Although immunotherapy is typically well-tolerated, patients are monitored for inflammation (a possible side effect). Three months into her planned six months of treatment, Knickerbocker began to experience muscle pain and joint aches, so Brinkley paused the treatment and did an MRI — just to see how everything looked.

The news could not have been better. Her tumor was gone.

“She literally only got about half the treatment — but there was no evidence of disease,” Brinkley said. “She had the best response she could possibly have.”

Time for surgery

She was cancer-free — but wasn’t done yet.

Because of her Lynch syndrome, she had a very high chance of having colon, endometrial and ovarian cancer. There was also a chance of rectal cancer recurrence. Hiller told her she could hope for the best, or remove her colon, rectum, and ovaries and know for sure that she wouldn’t get cancer in those areas. Doctors also recommend removing the uterus, but Knickerbocker had already had a hysterectomy, so she was ahead of the game there.

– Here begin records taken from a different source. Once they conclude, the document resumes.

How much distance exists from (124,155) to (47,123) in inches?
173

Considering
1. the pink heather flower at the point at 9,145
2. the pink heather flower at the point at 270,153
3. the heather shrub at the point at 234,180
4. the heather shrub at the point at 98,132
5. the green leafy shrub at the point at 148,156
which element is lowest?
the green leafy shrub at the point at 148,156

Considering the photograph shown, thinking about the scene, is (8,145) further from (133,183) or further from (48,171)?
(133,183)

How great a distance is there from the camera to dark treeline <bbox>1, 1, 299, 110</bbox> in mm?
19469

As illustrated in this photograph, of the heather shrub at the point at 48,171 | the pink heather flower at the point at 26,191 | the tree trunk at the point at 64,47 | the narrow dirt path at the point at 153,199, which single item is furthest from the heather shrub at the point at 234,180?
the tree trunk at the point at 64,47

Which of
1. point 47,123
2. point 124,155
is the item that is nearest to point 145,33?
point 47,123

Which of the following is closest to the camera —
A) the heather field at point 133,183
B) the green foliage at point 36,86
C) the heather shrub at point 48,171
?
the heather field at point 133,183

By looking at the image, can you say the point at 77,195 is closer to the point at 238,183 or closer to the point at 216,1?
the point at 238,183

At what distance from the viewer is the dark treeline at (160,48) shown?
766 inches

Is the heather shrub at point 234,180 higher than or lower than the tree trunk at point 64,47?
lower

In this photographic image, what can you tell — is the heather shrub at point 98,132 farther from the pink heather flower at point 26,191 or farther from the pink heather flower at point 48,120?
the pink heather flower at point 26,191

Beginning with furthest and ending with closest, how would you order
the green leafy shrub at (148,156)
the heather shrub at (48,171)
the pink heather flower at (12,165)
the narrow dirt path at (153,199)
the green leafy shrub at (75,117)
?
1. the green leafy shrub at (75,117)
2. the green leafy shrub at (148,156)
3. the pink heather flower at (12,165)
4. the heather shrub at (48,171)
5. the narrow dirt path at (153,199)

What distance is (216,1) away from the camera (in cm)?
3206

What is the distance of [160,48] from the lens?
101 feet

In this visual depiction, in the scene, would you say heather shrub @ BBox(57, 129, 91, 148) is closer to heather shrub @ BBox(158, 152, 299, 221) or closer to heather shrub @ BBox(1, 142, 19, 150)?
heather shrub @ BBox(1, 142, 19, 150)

Thinking of her granddaughter, Knickerbocker decided to play it safe and have the surgery.

Dr. Elizabeth Skinner

So Hiller — who Knickerbocker calls her “cowboy surgeon” due to his love of Tecovas boots — expanded the team even further, teaming up with gynecologic oncologist Dr. Elizabeth Skinner of Novant Health Cancer Institute Forsyth in Winston-Salem and a da Vinci robot to help them make the smallest incisions possible.

In the ultimate “2 for 1” deal, Skinner took out Knickerbocker’s ovaries and Hiller performed a J-pouch (or IPAA) surgery, which removes a patient’s colon and rectum and creates an “artificial rectum” in the pelvis, allowing patient to eliminate waste without needing a permanent opening for an ostomy bag in their abdomen wall.

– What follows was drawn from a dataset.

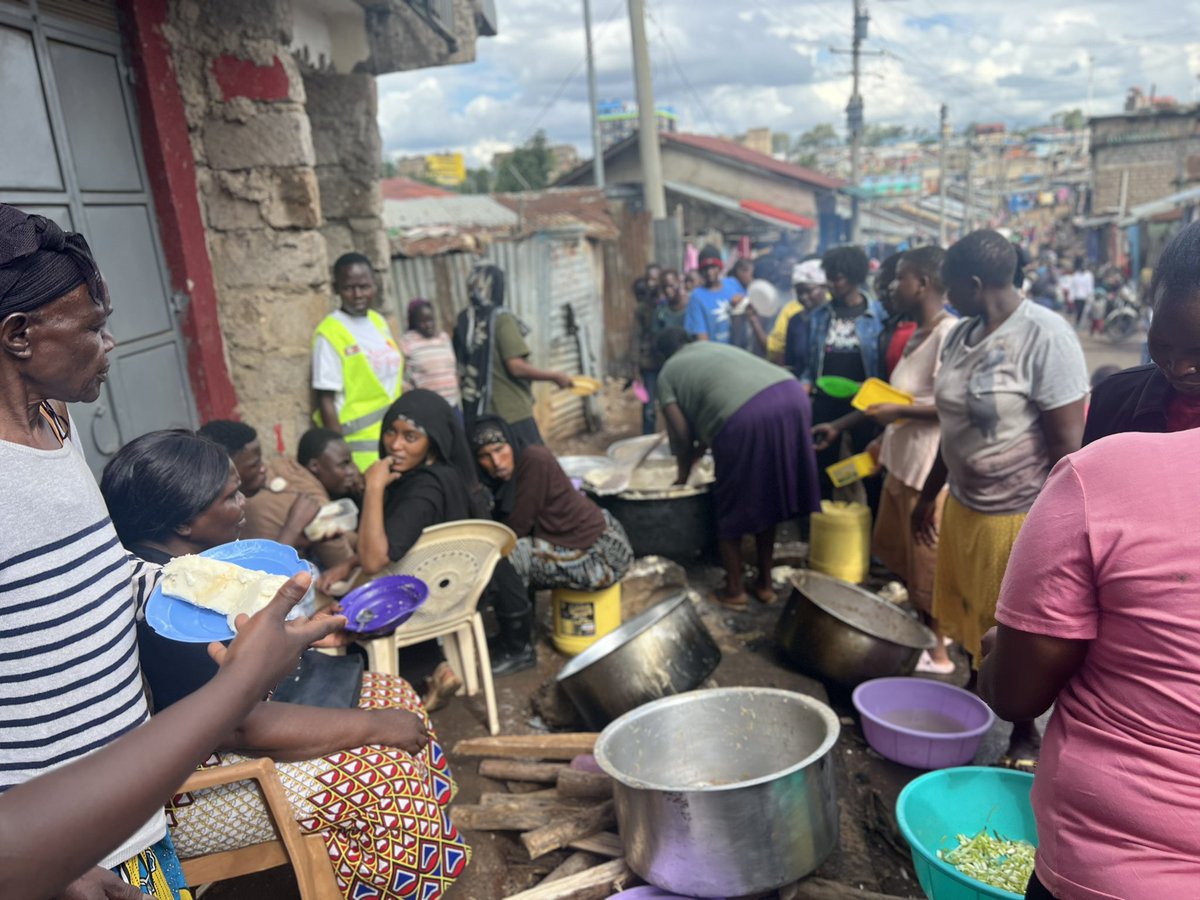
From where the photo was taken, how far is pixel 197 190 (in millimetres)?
4078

“We coordinated our surgeries together using the same incisions and same equipment,” Hiller said. “So when she wakes up, everything's done.”

The J-pouch surgery required Knickerbocker to have a temporary ostomy bag while her pelvis healed from all the reconstructive work. Three months later, Knickerbocker was healed and Hiller reversed that.

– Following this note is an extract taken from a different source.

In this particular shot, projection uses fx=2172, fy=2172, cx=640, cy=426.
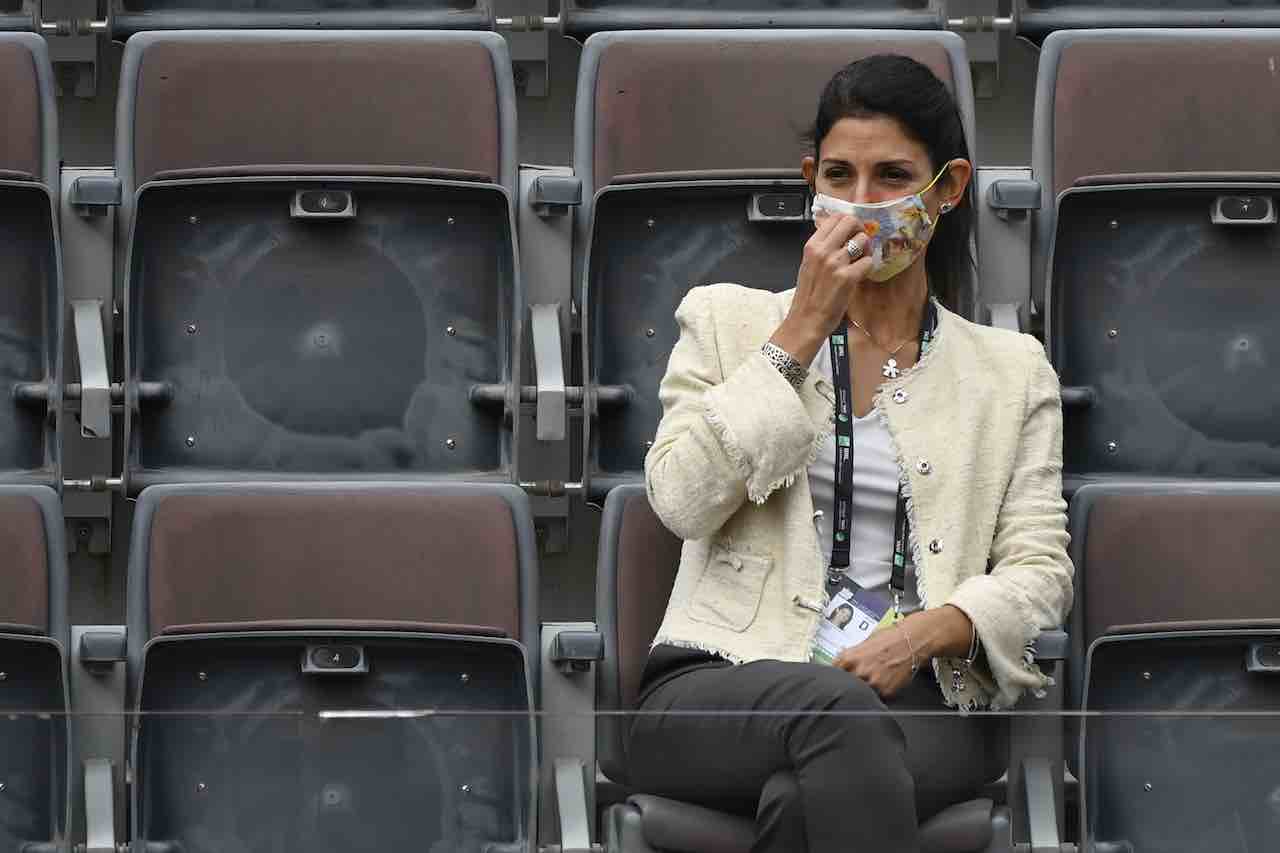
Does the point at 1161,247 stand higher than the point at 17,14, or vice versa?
the point at 17,14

Now, Knickerbocker said, she is pretty much back to normal, minus some minor bowel issues from her surgery and a new thyroid condition that developed as a result of immunotherapy. “But I’ll handle that, because I am cancer-free.” She will stay closely monitored, but so far, her team said, everything is looking good.

A new year, and a new lease on life

It “was absolutely the longest year of my life,” Knickerbocker said. “There were days when I just wanted to give up, I’ll be honest with you.” She credits her family for bringing her through it — especially her husband, who pushed her to get the colonoscopy that saved her life and accompanied her to every appointment.

And she’s feeling good about 2024 — and beyond.

“I’m glad to be cancer-free, and I’m looking forward to many more years to see my granddaughter grow up,” Knickerbocker said. “I feel a real sense of purpose to be here and be a good influence on my granddaughter.”

Thanks to her team and the Rectal Cancer Tumor Board, she can.